I realize that this is a task that could take days, if not weeks.
I'm willing to put in the effort, but I'm really at a loss as to
how to proceed. (My current interest is reading the source for
zsh, but some day I'd like to read the source codes for Perl, Emacs,
Firefox, Apache, you name it.)

Thanks!

kj
 
E

Eric Sosman

kj said:
I consider myself quite proficient in C and a few other programming
languages, but I have never succeeded in understanding a largish
program (such as zsh or ncurses) at the source level. Basically,
I quickly become disoriented, losing sight of the forest for the
trees.

What's your approach for understanding a large program at the source
level? By "understanding a program" I mean more than just figuring
out where to zero in to make a small change (e.g. change the value
of a global variable), but rather to digest as much of the source
as necessary to know the program's structure in detail, know where
in the source to go for any customization you'd want to make, know
what you'd need to do to port the program to a different OS from
the one it was written for, know what you'd need to do to abstract
some of the program's functionality into a smaller subprogram that
you could embed in a program of your own, etc.

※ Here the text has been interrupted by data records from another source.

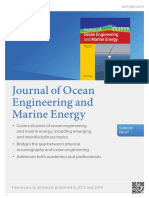 40722_Journal of Ocean Engineering and Marine Energy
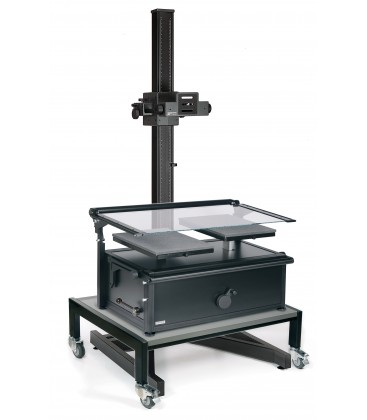 """Kaiser K5711 - """"RSP Xtra"""" Copy Stand"""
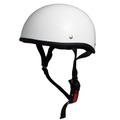TNK TS-29B ダックテールヘルメット P.WHITE ビッグサイズ(60-62cm未満)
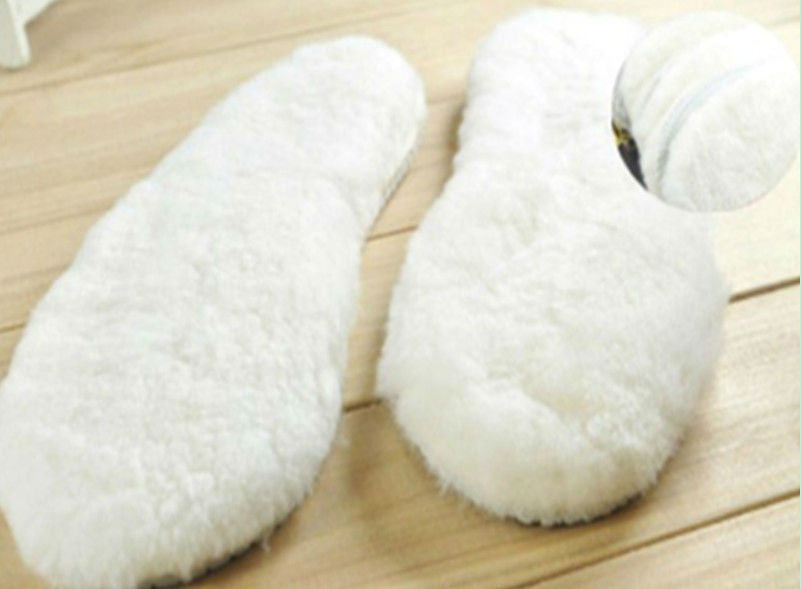White Sheep Skin Fur insole Warm in Winter Pairs insole for Male Female in Automobiles Seat Covers from Automobiles Motorcycles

Bottom line: the
goal is to know the program's source inside out.

I realize that this is a task that could take days, if not weeks.
I'm willing to put in the effort, but I'm really at a loss as to
how to proceed. (My current interest is reading the source for
zsh, but some day I'd like to read the source codes for Perl, Emacs,
Firefox, Apache, you name it.)

Even a relatively small program of a few hundred
thousand lines is too complex to grasp "in detail," and
understanding the entirety of medium and large programs
requires shortcuts. The largest single program I ever
personally worked on had grown to about three million
lines by the end of my eleven years on it, and although
I was expert on certain parts of it and had a rough idea
what the other parts were about, there is no way that I
could ever pretend to understand the entire thing "in
detail." And three million lines really isn't that large;
the program I mention had its origins in the early 1980s,
and bloat-- er, I mean, "scale" -- has grown in the last
quarter century.

Here's another matter: If the program is "interesting,"
somebody out there is making changes to it. If it's both
interesting and large, there'll be several such somebodys.
By the time you finish your study of the code (assuming
you can do so), those somebodys will have added two brand-
new subsystems while ripping out and re-implementing three
existing subsystems from scratch. Your knowledge will be
obsolete before you can finish acquiring it.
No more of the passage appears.